|[Home] [Credit Search] [Category Browser] [Staff Roll Call]||The LINUX.COM Article Archive|
|Originally Published: Tuesday, 9 January 2001||Author: Paul Summers|
|Published to: enhance_articles_sysadmin/Sysadmin||Page: 1/1 - [Printable]|
Personal Side of Being a Sysadmin
Have you got what it takes to be a sysadmin? Can you deal with an annoying user without telling them off? How about that dreaded boss with an idea? In this article, the Personal Side of being a Sysadmin, we will look at methods of dealing with the day to day aspects of keeping all the kids happy in the sandbox.
|Page 1 of 1|
So you think you've got what it takes to administrate a server farm or office network with hundreds, if not thousands of users on it? The unfortunate reality of being a Systems Administrator is that sometime during your career, you will most likely run into a user (or lus3r if you prefer) whom has an IQ of a diced carrot and demands that you drop everything to fix their system/email/whatever.

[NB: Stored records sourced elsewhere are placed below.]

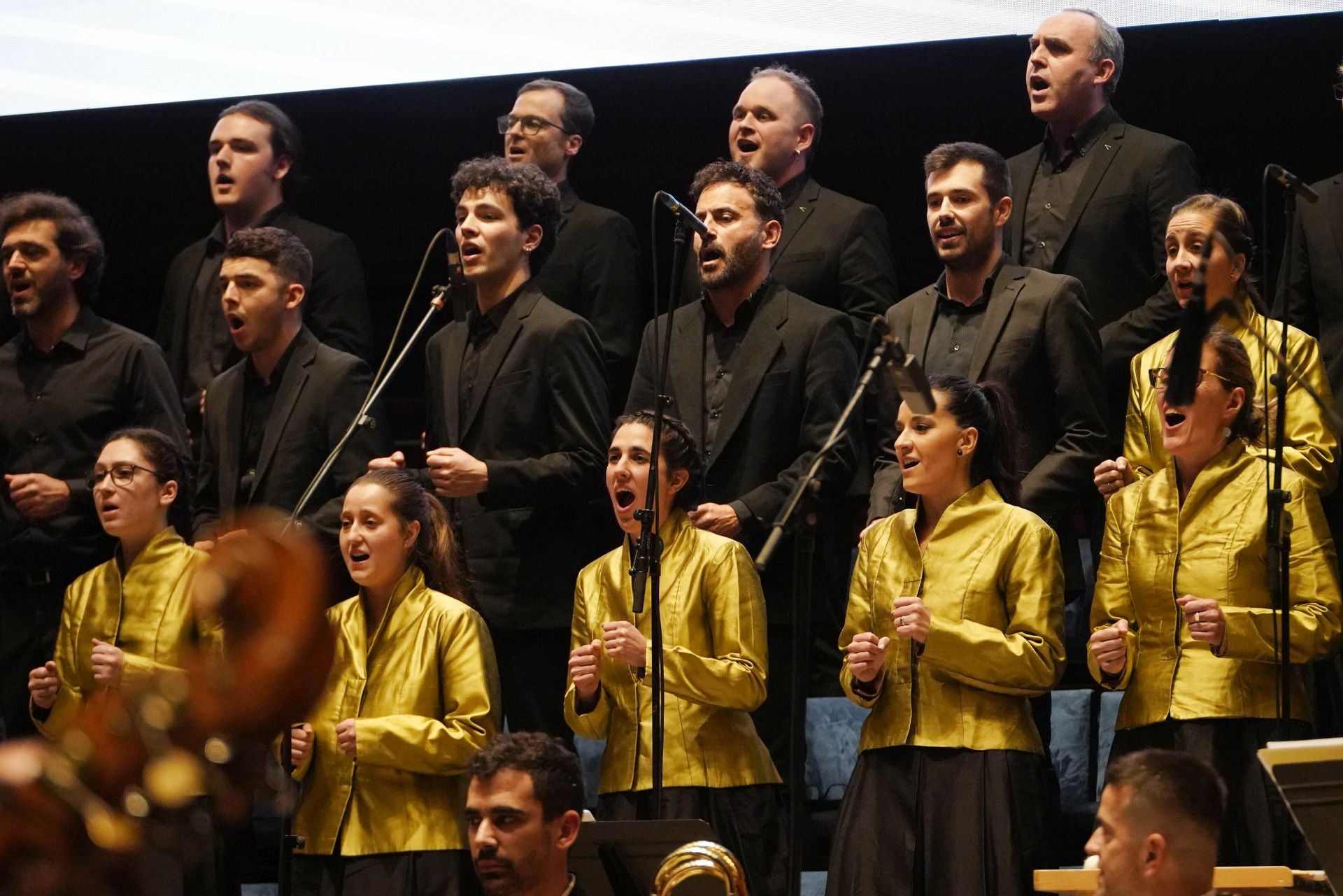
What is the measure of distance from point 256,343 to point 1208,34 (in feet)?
9.97

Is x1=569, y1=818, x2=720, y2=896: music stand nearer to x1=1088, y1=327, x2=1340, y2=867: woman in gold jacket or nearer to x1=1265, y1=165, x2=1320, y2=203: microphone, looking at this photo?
x1=1088, y1=327, x2=1340, y2=867: woman in gold jacket

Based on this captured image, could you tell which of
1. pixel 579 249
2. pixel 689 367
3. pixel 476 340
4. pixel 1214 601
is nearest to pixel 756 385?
pixel 689 367

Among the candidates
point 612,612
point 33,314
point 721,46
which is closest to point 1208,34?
point 721,46

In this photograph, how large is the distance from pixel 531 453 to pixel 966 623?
4.23ft

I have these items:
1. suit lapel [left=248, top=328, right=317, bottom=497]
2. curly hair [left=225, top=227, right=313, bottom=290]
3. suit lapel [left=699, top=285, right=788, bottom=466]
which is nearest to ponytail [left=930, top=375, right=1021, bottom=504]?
suit lapel [left=699, top=285, right=788, bottom=466]

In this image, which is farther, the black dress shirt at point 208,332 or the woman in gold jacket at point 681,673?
the black dress shirt at point 208,332

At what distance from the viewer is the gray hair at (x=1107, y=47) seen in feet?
15.5

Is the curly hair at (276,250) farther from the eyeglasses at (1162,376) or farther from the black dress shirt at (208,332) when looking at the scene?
the eyeglasses at (1162,376)

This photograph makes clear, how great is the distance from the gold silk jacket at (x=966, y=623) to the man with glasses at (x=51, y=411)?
1.98 metres

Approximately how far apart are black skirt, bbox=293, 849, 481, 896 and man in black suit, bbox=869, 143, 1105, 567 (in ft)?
4.15

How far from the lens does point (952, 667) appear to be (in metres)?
3.63

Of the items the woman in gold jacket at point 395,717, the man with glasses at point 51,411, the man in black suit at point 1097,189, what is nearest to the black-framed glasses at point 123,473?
the man with glasses at point 51,411

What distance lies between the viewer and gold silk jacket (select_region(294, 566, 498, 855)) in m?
3.97

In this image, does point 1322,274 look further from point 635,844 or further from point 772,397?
point 635,844
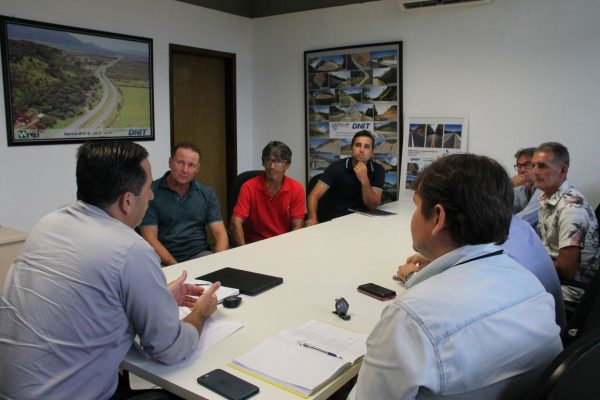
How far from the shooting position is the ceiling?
15.5ft

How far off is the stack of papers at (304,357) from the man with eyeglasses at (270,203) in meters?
1.79

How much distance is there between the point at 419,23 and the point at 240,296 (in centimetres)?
326

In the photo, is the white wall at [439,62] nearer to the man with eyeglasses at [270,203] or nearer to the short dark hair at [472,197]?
the man with eyeglasses at [270,203]

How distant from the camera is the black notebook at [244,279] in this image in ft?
6.26

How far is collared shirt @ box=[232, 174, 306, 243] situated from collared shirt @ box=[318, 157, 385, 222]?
0.53 m

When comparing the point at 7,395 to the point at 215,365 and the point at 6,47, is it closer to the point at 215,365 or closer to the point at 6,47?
the point at 215,365

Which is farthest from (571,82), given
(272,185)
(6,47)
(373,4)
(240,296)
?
(6,47)

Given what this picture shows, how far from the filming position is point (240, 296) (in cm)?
186

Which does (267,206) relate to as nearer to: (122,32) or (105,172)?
(122,32)

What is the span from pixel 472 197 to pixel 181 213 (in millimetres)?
2119

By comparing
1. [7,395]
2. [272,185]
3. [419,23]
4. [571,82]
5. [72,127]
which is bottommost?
[7,395]

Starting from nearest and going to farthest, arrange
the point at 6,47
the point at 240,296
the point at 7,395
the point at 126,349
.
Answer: the point at 7,395 → the point at 126,349 → the point at 240,296 → the point at 6,47

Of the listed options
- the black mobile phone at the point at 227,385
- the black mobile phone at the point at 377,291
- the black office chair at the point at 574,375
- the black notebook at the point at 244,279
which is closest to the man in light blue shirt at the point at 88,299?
the black mobile phone at the point at 227,385

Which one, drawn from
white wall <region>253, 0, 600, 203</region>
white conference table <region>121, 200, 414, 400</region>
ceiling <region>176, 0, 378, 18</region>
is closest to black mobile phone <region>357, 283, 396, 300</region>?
white conference table <region>121, 200, 414, 400</region>
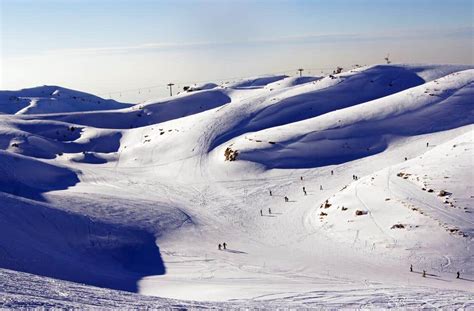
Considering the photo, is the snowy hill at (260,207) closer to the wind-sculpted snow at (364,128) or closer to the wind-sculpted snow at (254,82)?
the wind-sculpted snow at (364,128)

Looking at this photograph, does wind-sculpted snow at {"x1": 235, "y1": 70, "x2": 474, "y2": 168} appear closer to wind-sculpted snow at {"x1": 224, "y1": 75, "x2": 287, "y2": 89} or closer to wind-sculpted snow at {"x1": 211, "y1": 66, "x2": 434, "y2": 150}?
wind-sculpted snow at {"x1": 211, "y1": 66, "x2": 434, "y2": 150}

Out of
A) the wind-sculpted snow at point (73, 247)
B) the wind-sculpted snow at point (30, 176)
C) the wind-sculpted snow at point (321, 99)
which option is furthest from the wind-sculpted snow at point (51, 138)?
the wind-sculpted snow at point (73, 247)

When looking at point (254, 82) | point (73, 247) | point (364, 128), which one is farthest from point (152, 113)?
point (73, 247)

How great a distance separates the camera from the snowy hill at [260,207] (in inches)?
895

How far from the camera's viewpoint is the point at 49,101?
386 ft

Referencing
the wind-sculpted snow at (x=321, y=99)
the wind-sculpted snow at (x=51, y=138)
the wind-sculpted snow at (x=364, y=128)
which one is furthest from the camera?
the wind-sculpted snow at (x=51, y=138)

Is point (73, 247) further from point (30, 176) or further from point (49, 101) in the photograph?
point (49, 101)

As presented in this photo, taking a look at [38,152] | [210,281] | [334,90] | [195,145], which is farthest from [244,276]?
[334,90]

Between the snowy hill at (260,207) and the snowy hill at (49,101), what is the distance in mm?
49349

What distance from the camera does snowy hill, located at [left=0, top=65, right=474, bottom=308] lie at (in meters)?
22.7

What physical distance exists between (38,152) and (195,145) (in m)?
18.6

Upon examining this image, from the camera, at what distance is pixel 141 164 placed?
52.6 m

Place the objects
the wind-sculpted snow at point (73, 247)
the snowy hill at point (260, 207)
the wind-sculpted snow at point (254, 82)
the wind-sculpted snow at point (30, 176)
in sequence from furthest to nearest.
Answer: the wind-sculpted snow at point (254, 82), the wind-sculpted snow at point (30, 176), the wind-sculpted snow at point (73, 247), the snowy hill at point (260, 207)

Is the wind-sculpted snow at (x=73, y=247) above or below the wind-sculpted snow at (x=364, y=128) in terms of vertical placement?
below
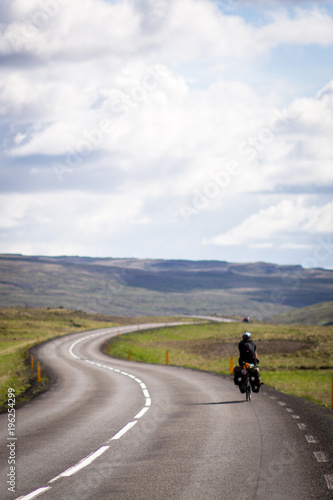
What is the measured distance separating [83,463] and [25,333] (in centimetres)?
7936

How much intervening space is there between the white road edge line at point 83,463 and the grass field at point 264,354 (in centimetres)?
1543

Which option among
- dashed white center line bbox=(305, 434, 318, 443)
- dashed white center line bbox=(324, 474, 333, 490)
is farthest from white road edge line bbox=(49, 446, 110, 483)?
dashed white center line bbox=(305, 434, 318, 443)

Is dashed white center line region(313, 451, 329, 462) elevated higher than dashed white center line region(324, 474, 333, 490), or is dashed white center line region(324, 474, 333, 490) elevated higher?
dashed white center line region(324, 474, 333, 490)

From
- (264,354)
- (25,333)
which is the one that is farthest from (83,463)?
(25,333)

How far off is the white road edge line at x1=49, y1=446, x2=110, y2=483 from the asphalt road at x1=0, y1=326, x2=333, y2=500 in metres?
0.02

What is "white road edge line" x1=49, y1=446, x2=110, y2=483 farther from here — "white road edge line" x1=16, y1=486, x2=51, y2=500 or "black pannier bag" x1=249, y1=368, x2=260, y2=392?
"black pannier bag" x1=249, y1=368, x2=260, y2=392

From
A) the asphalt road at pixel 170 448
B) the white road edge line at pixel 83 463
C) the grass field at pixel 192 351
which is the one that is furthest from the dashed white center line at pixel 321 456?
the grass field at pixel 192 351

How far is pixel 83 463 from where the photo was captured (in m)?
9.31

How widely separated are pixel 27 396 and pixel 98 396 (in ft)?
→ 12.4

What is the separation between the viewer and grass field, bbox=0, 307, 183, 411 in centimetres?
2846

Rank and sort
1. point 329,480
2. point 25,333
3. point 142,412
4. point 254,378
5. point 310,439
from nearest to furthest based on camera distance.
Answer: point 329,480 < point 310,439 < point 142,412 < point 254,378 < point 25,333

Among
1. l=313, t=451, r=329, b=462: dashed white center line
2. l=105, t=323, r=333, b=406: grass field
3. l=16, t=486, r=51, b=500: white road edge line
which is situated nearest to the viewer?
l=16, t=486, r=51, b=500: white road edge line

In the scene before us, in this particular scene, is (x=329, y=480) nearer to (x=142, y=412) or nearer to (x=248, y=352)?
(x=142, y=412)

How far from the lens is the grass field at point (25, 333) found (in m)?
28.5
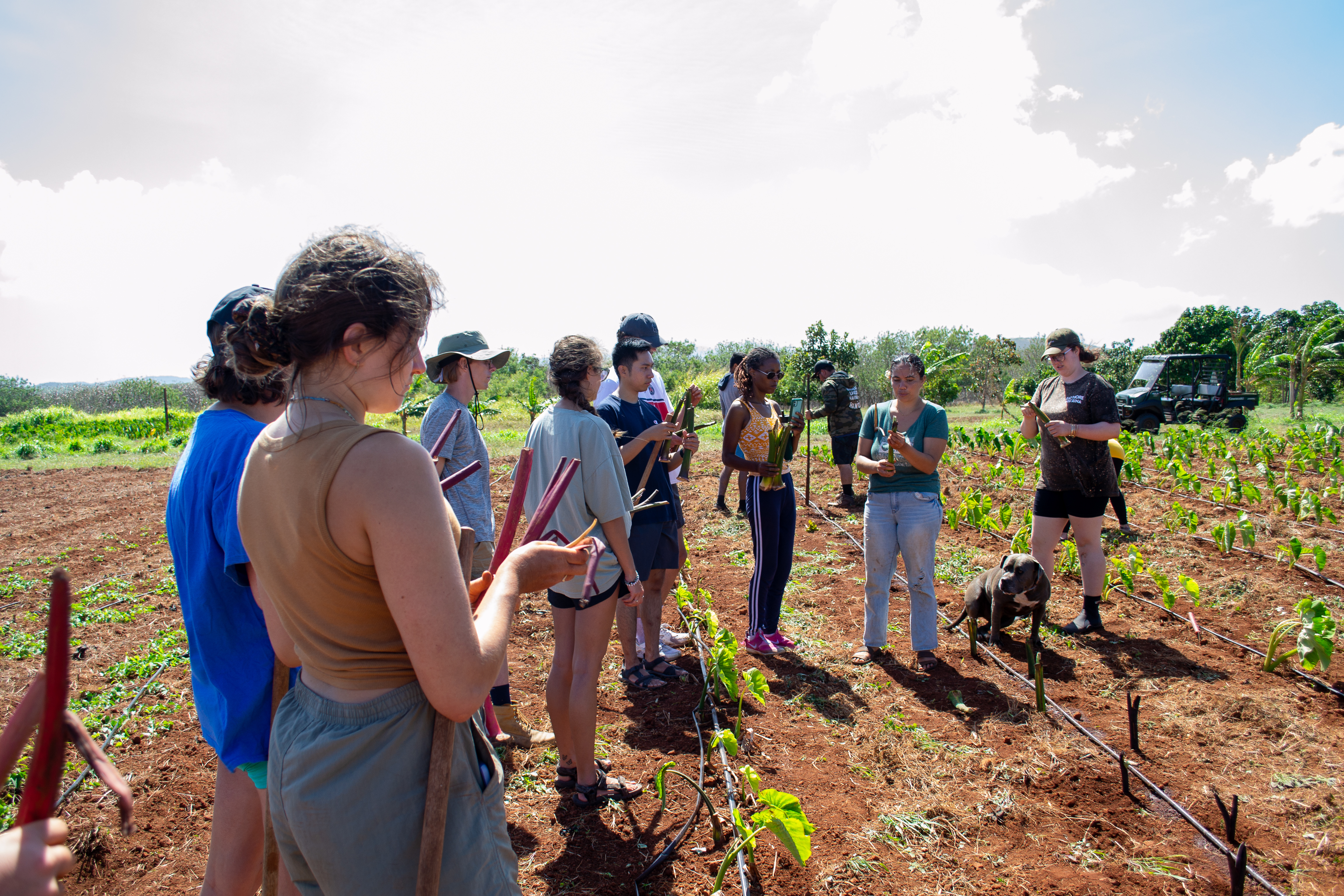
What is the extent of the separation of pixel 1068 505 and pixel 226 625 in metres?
5.14

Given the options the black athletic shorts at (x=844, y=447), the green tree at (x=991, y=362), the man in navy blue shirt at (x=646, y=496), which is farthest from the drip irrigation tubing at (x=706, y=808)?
the green tree at (x=991, y=362)

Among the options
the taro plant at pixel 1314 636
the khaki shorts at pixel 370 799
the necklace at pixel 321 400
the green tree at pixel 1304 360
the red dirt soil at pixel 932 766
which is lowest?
the red dirt soil at pixel 932 766

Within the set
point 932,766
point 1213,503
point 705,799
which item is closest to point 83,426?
point 705,799

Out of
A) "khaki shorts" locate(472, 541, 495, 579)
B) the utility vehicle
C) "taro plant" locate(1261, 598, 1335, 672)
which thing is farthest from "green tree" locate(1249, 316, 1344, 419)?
"khaki shorts" locate(472, 541, 495, 579)

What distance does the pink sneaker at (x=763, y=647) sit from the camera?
16.0 feet

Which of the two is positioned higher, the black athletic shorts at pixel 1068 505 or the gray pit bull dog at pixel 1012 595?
the black athletic shorts at pixel 1068 505

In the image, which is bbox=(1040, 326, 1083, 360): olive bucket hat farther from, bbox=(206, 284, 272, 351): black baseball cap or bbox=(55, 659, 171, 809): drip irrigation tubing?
bbox=(55, 659, 171, 809): drip irrigation tubing

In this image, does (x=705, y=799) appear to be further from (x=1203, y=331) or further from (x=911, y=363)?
(x=1203, y=331)

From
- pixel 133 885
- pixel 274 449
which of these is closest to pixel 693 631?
pixel 133 885

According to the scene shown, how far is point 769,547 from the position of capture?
474 cm

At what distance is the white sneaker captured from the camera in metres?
5.05

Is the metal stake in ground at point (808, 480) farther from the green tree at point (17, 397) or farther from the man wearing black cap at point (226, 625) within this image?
the green tree at point (17, 397)

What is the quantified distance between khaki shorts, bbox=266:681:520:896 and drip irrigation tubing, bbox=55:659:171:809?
2.43 m

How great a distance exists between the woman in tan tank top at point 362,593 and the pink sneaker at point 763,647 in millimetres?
3729
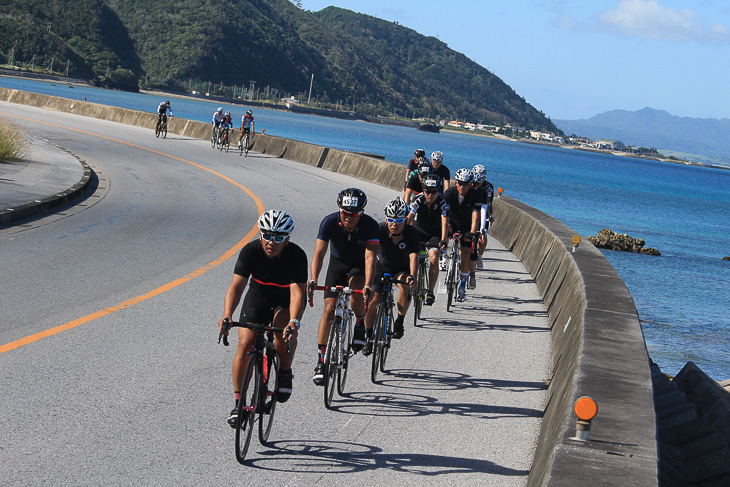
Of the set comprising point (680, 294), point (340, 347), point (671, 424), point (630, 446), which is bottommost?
point (680, 294)

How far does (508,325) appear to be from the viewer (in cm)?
1135

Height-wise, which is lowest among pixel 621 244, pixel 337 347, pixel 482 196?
pixel 621 244

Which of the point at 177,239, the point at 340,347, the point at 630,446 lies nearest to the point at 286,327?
the point at 340,347

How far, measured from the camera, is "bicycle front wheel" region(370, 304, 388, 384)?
321 inches

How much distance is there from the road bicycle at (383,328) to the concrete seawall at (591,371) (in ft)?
5.59

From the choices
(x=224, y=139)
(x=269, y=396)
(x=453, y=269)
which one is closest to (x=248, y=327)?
(x=269, y=396)

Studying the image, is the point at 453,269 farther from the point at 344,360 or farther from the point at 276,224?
the point at 276,224

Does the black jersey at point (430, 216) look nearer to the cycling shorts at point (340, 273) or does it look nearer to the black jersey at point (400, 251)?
the black jersey at point (400, 251)

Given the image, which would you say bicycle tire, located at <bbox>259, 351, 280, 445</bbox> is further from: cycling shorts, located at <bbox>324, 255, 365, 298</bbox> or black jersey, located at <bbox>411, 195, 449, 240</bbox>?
black jersey, located at <bbox>411, 195, 449, 240</bbox>

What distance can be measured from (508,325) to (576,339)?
346 centimetres

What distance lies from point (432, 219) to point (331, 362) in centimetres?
473

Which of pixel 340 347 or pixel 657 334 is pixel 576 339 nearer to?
pixel 340 347

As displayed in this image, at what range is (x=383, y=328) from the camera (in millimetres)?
8391

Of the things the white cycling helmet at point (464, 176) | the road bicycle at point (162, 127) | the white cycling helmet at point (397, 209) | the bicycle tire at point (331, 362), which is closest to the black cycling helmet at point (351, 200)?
the bicycle tire at point (331, 362)
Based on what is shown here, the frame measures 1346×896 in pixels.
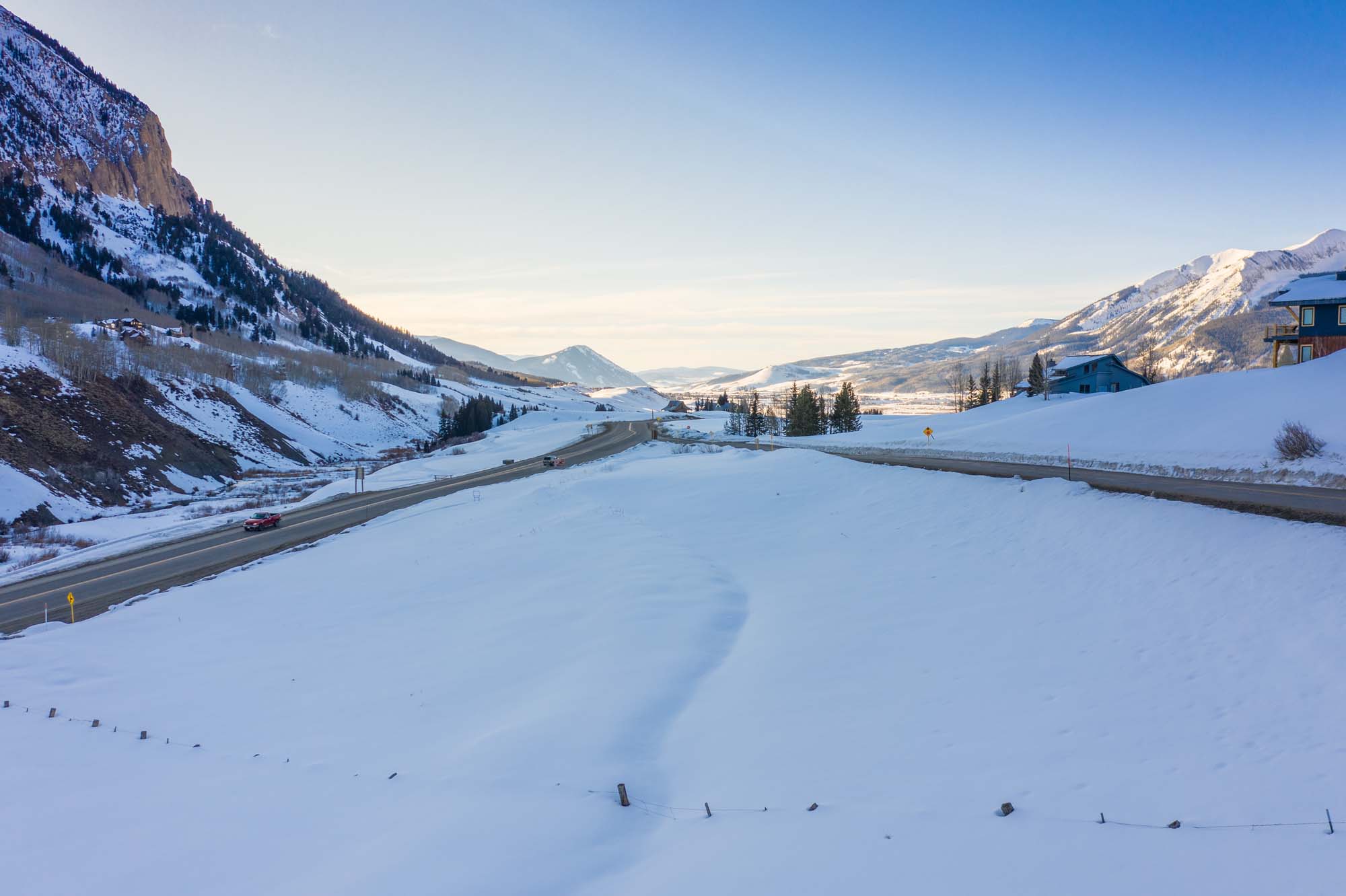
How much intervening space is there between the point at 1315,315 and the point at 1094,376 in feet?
97.3

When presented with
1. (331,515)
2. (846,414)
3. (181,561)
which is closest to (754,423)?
(846,414)

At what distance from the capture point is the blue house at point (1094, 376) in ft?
235

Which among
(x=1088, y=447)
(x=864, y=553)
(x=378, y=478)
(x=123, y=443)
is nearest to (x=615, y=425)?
(x=378, y=478)

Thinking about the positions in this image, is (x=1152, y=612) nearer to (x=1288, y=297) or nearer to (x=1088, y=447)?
(x=1088, y=447)

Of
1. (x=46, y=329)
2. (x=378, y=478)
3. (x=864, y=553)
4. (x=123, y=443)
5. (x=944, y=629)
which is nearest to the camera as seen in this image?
(x=944, y=629)

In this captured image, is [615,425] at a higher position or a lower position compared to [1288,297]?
lower

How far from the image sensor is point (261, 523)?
3731 centimetres

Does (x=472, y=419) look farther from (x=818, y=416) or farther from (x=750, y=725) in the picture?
(x=750, y=725)

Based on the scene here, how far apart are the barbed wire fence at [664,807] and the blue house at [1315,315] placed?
49014 mm

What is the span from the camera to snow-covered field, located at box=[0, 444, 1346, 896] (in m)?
7.28

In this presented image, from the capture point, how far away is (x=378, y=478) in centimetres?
5984

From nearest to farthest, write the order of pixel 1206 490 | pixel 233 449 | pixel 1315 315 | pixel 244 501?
pixel 1206 490
pixel 1315 315
pixel 244 501
pixel 233 449

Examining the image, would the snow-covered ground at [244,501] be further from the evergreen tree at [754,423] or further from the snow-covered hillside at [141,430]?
the evergreen tree at [754,423]

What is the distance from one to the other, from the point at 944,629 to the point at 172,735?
1583 centimetres
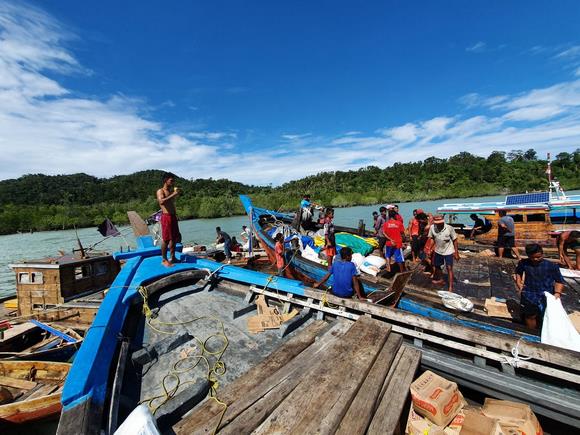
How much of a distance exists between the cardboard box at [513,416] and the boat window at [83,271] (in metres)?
13.7

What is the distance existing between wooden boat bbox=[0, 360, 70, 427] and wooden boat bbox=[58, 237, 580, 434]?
2692 mm

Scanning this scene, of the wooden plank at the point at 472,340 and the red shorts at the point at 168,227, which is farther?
the red shorts at the point at 168,227

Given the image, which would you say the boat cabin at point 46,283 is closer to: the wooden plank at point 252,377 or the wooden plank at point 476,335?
the wooden plank at point 252,377

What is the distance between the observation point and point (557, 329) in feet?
11.3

This article focuses on how to deal with these kinds of issues. We will look at how to deal with day-to-day issues that spring up, and more importantly how not to deal with them. We will go over a number of tips and tricks that will pull your bacon from the coals when stuff happens. Finally, we will look at how to deal with priorities in a triage situation when it all goes wrong.
First let's look at a number of practical examples of situations that may arise in every day work as a Sysadmin.
Example number one. You work for a small dot com. You are the only sysadmin in the company, and are responsible for keeping a local network of 50 workstations of mixed origin, and a 10 machine server farm running.
It's Monday morning, you just got your coffee the right color, and someone from marketing runs up to your cube and begins a bitch-a-thon about "e-mail and network" being down.
So, what should you do? The first thing should be to get rid of the miffed co-worker. As much fun as it would be to tell them to go fly a kite off the roof of the nearest skyscraper, a more diplomatic approach must be used to avoid the "blue room" (also known as the boss' office, where old sysadmins go before they die).
Step One: Remove the annoying co-worker. This is generally done by assuring them you will give it top priority and sort the issue out as soon as possible. They will usually ask for an exact time, down to the second, of when you will "have it fixed." If you can't get out of giving them an exact number, compute the time it would take you to rebuild the entire network from scratch and reinstall their workstation. This will avoid having the user come back and complain if your repairs take longer than they usually would. This also gives you claim to the "Scotty the miracle worker" when you fix the problem much sooner than anticipated. Contrary to what some people may think, this is not a bad thing. It's called problem management, and it results in never having to give anyone bad news. Plan for the worst, and all your surprises are happy ones.
Step Two: By now, the annoying co-worker has hopefully buggered off to get a coffee, as they now have an excuse not to immediately get to work, because "the network is down". The first thing you should do is verify connectivity of the network and the hosts on it. This can be done via ping, or some other network tool as we'll get into later in this article. 99% of the time, your network will be working just fine. Let's assume that inbound and outbound pings work fine to and from any host on the network, as well as to outside hosts. This means the problem is at the user's machine.
Pick up your handy cable/connectivity tester (You DO have one, right?) and spork it into the port the user's machine is connected to. Follow the possible problems down the logical path until you find it. Nine times out of ten, it's a Windows user who has either borked their patch cable or "updated" their network card drivers.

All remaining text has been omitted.